[TO DO]:
**a)** Say whether each statement agrees with the forum thread below. Answer yes or no for each, and quote the words of the thread that decide it.
(i) Jackie Felix produced the front cover in one week.
(ii) Vertigo usually reads graphic novels.
(iii) Amazon offers "cover illustrator" as a credit choice.
**b)** According to the forum thread below, who appears on the front cover of the book?
**c)** Continue the forum thread below from where it stops, in the same voice.

[PAGE EXTRACT]:
.....

The whole series is dedicated for her survival through many ordeals that would have dropped you and me dead. But Viv takes it like a normal thing and praises Lord for all of it. Just like females do. So I hope woman especially love Jane's story and gives them inspiration, because that was my main intention with this story. In the next book, Jane's story changes quite a bit.


----------



## ctg (Sep 21, 2017)

By the way, you are looking at Jane and Sergeant Red at the front cover. It was produced by Jackie Felix in course of one week and I hope you guys like even though it doesn't feature many elements I wanted to see in the cover. You can find her ladies at Jackie Felix - Artstation


----------



## Vertigo (Sep 21, 2017)

Just an observation @ctg. Looking at the Amazon entry you have credited Jackie Felix as "illustrator" now on the assumption that the only illustration is the cover I would put "cover illustrator." The reason I make this suggestion is that when I see an illustrator being credited alongside the author I make the assumption that it is a graphic novel and, as it happens, I don't usually read them.

If I'm wrong and it is in fact an illustrated novel then I apologise for my incorrect assumption. As I say, just an observation .

Oh and congratulations!


----------



## ctg (Sep 21, 2017)

Vertigo said:


> Felix as "illustrator" now on the assumption that the only illustration is the cover I would put "cover illustrator." The reason I make this suggestion is that when I see an illustrator being credited alongside the author I make the assumption that it is a graphic novel and, as it happens, I don't usually read them.



They don't have cover illustrator or copy-editor in their selection. Amazon or Smashwords isn't fully finalised as a digital copy publishers. Both of them have a lot of stuff that they haven't even thought about, because all of these things are important in our changing digital reality. So in a way they're behind the design curve or then we haven't advanced enough to recognise that these professions are as important as movie credits.

.....

[INFORMATION SHOWN]:
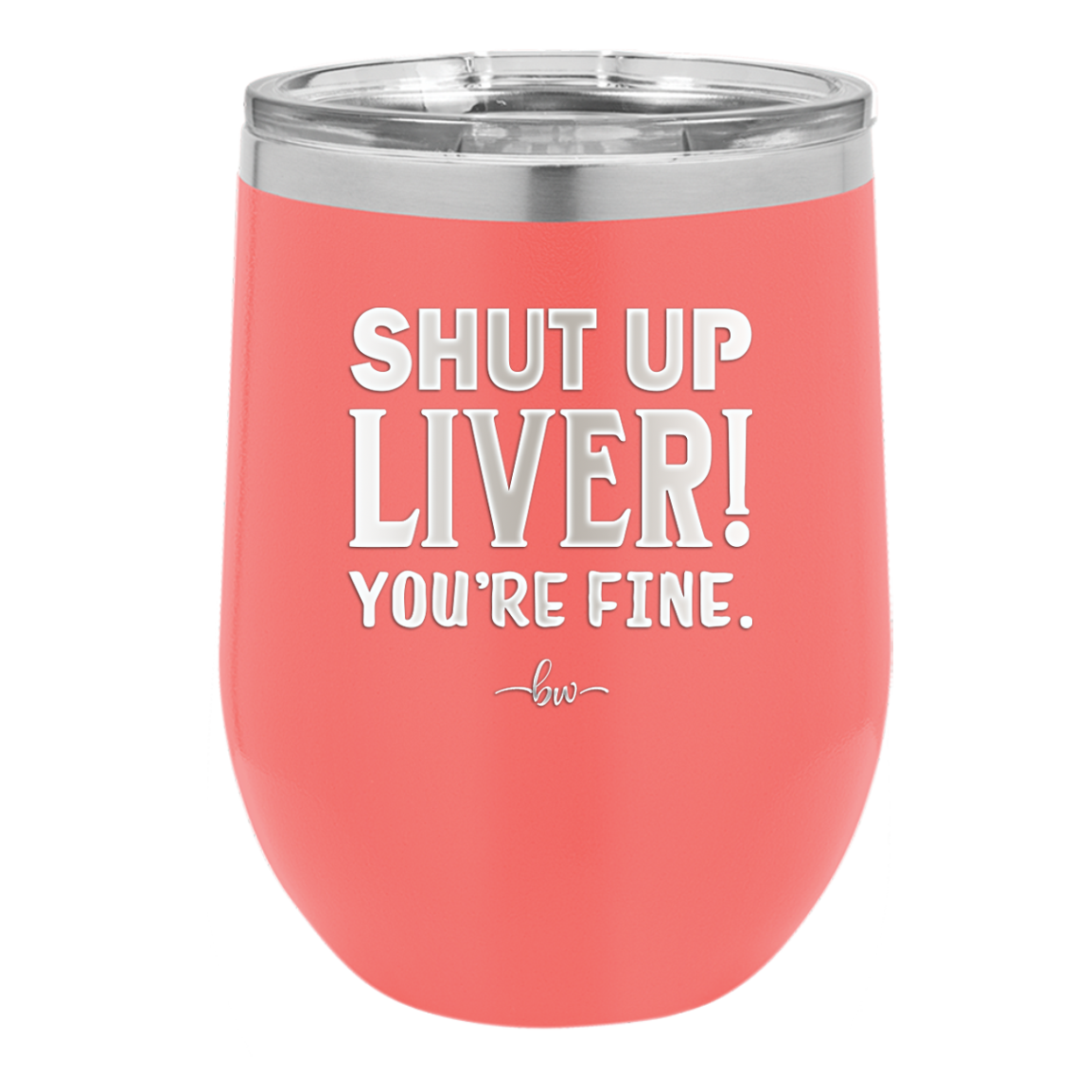 Shut Up Liver, You're Fine - Laser Engraved Stainless Steel Drinkware - 1067 -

.....

[ANSWERS TO THIS EXERCISE]:
**a)**
(i) Yes: "It was produced by Jackie Felix in course of one week"
(ii) No: "as it happens, I don't usually read them."
(iii) No: "They don't have cover illustrator or copy-editor in their selection."

**b)** Jane and Sergeant Red.

**c)**
Book production business is a small team operation. And it should be a very close relationship between the editor, the copy-editor and the artist. All which should know each other as it is with the comics. It's the artist business that the Hollywood and the Gaming Industry has captured, but still, if you look at the modern products, especially in self-pubbed side the writer has to do the role of an art manager as well.

It's a whole new set of skills that I've yet to master. 

I might drop her from the credits, if Amazon cannot change their categories.


----------



## Phyrebrat (Sep 21, 2017)

Congratulations! Best of all luck with it. 

pH


----------



## Vaz (Sep 21, 2017)

Best of luck with the book

v


----------



## ctg (Sep 21, 2017)

Thank you so much. I haven't got so many likes in one post for a long time. <3 <3 <3


----------



## Brian G Turner (Sep 21, 2017)

It's a great cover, @ctg - kudos for that.


----------



## Gary Compton (Sep 21, 2017)

Best of luck CTG. It's been a long time coming.


----------



## ctg (Sep 21, 2017)

Brian G Turner said:


> It's a great cover, @ctg - kudos for that.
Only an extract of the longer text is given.